Złoty robak/Ja panu nie zapomnę
<<< Dane tekstu >>> | |
Autor | |
Tytuł | Złoty robak |
Wydawca | Czytelnik |
Data wyd. | 1968 |
Druk | Drukarnia Wydawnicza w Krakowie |
Miejsce wyd. | Warszawa |
Źródło | Skany na Commons |
Inne | Cały tekst |
Indeks stron |
To już minęło, w koszarach jest koniec, żołnierze służby czynnej po dwóch latach odchodzą do domu. Dwuszereg stoi na dziedzińcu, w cywilnych, wymiętych ubraniach. Dwuszereg pomniejszonych ludzi, jak stare opony bez powietrza. Kilkudziesięciu parobków, synów ojców gospodarzy, trochę facecików podmiejskich. Z jednego po zdjęciu munduru już wyszedł buchalter o rozwodnionych oczach, jak łza skapnięta na pismo kopiowego ołówka. Jego sąsiad z prawej rozwarł wąziutkie szpary oczu i zaraz po wyjściu mógłby próbować sforsować kłódkę komórki z drobiem naprzeciwko. Jednemu tylko przyniesiono garnitur z miasta, i ten, zaraz za bramą, dwoma palcami z sygnetem wypije małą „kawkę” z koleżką, zaszemrze swym języczkiem „faktycznie”, i przed północą, król wiejskich postojów będzie w „towarzychu” u ciotki śpiewał pod gramofonem: „trzi, czteri... a gdy Napoleon na Polaków skinął...”. I wtedy, ten, największa łajza i gangrena, pokaże jeszcze skradzioną na pamiątkę koszulę wojskową i objaśni tłustą pieczęć na barchanie: Deokajeden — Dowództwo Korpusu, on, chłopak korpuśny.
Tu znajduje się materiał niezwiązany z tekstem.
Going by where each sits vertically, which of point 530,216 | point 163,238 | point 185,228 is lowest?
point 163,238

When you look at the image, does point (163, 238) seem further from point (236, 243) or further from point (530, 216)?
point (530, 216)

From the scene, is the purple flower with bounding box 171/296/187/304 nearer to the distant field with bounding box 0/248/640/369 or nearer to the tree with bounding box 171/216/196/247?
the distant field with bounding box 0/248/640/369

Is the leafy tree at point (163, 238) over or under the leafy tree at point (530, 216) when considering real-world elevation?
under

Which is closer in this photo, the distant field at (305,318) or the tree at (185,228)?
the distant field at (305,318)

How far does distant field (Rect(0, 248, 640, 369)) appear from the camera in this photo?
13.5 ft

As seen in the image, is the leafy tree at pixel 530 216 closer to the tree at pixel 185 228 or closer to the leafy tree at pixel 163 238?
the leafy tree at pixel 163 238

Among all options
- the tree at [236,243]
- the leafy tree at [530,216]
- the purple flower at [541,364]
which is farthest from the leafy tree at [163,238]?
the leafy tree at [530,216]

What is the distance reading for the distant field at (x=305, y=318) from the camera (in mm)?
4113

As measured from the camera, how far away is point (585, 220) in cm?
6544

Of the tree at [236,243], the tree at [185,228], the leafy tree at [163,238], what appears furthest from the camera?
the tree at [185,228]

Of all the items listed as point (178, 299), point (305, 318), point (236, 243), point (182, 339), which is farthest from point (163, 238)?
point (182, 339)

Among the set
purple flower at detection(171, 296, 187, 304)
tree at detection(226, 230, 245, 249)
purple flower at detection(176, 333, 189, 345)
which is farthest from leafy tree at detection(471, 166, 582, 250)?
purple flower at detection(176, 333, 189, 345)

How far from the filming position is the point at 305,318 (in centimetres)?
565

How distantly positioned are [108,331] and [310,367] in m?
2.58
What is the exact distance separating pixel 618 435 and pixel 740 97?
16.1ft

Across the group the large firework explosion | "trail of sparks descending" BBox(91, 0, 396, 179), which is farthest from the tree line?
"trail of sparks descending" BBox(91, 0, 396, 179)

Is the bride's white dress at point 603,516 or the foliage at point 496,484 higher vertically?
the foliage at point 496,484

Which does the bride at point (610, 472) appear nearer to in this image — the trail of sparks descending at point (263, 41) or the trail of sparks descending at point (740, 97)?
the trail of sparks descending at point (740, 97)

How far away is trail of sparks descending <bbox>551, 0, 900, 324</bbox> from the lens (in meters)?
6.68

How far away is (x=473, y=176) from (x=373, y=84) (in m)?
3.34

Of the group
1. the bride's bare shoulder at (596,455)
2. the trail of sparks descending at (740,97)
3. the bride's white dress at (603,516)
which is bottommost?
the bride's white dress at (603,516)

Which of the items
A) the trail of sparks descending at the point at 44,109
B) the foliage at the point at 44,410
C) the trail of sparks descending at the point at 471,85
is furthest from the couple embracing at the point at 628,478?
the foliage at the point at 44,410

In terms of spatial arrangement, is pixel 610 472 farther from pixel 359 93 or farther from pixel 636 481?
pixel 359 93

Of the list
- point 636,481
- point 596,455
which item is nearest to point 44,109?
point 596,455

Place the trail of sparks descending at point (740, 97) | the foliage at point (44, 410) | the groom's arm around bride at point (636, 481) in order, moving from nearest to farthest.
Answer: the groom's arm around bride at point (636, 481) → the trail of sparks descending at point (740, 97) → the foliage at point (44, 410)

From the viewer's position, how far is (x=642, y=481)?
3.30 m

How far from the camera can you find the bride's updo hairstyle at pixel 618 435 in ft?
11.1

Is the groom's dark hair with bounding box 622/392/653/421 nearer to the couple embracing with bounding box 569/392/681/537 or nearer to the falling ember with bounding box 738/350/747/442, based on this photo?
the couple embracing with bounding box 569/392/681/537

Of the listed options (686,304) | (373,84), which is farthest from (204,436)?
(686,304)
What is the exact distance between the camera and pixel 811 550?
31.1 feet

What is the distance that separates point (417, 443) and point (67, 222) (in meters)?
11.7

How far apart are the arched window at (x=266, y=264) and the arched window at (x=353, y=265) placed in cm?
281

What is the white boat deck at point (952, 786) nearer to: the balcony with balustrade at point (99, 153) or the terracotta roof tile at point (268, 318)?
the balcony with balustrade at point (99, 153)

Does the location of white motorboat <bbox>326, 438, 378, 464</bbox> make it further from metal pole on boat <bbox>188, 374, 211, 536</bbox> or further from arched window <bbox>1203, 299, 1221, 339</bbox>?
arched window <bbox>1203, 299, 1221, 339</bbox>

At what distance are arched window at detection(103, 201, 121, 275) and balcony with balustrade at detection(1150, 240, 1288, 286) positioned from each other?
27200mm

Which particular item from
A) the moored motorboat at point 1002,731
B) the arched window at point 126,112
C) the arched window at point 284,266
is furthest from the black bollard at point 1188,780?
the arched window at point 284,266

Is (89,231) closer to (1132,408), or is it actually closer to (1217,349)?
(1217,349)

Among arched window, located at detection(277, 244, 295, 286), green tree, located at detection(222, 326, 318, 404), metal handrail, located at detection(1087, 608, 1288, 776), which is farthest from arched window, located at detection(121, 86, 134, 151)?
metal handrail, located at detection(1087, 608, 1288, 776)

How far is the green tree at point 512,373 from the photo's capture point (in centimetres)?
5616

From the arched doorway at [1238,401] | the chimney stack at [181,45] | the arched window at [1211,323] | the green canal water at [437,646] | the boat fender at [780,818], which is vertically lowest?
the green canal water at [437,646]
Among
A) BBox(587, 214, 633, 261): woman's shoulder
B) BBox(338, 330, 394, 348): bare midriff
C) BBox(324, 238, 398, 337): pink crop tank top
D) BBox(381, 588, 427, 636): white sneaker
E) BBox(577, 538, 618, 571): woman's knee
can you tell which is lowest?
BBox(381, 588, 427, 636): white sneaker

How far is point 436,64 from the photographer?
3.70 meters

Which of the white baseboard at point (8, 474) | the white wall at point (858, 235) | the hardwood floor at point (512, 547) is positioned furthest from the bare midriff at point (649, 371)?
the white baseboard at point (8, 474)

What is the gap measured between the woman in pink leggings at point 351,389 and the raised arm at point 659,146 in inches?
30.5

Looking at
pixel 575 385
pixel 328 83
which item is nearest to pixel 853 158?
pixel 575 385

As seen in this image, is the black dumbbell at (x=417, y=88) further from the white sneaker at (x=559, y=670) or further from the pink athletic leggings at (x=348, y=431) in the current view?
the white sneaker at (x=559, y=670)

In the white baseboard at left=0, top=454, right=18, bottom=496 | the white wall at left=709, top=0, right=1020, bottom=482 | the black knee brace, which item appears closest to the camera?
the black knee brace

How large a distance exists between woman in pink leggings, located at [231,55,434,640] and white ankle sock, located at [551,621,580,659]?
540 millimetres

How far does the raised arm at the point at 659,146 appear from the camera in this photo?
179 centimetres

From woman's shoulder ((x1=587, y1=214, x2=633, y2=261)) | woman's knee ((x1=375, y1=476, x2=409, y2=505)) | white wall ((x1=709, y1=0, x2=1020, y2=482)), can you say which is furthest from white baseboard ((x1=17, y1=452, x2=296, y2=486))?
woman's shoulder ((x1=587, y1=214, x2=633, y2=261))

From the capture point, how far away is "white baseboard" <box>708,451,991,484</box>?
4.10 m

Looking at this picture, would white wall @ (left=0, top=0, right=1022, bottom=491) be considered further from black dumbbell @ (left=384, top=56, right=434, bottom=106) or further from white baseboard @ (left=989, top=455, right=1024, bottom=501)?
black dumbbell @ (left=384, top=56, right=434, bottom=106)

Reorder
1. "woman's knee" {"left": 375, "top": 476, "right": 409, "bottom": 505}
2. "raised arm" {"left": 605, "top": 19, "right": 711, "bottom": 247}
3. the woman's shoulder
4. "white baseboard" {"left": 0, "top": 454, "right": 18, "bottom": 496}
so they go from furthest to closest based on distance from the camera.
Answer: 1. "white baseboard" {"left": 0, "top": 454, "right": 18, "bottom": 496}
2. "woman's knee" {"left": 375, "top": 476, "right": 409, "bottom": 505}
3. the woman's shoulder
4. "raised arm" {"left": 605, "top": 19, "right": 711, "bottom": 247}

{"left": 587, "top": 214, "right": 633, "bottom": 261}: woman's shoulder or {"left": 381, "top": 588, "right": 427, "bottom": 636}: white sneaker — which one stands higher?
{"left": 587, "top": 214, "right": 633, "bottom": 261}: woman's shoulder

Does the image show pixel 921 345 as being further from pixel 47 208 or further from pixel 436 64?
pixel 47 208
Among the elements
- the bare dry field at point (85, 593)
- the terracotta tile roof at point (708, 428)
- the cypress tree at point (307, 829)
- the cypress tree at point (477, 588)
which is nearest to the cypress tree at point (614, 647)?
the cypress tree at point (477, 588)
Tylko parobkom w oczach świeciła zorza, stali serio, posępnie, zwisały im sine pięści, wśród nich Wasyl, w cholewkach, w koszuli bez kołnierzyka, z guziczkiem z masy perłowej pod grdyką i nie dopiętą marynarką o paździorach owsa pomimo dezynfekcji w parówce, która ścina skórkowe rękawiczki do wielkości rączki mumii dziecka. Wasyl odszukał oczami Małachowskiego, złamał szyk dwuszeregu i wyszedł, idąc ponuro wprost w jego stronę, z niedobrym zamiarem w oczach. Już nie był żołnierzem. Był jeszcze trochę, ale już skreślony z listy żywienia, więc i z aresztu.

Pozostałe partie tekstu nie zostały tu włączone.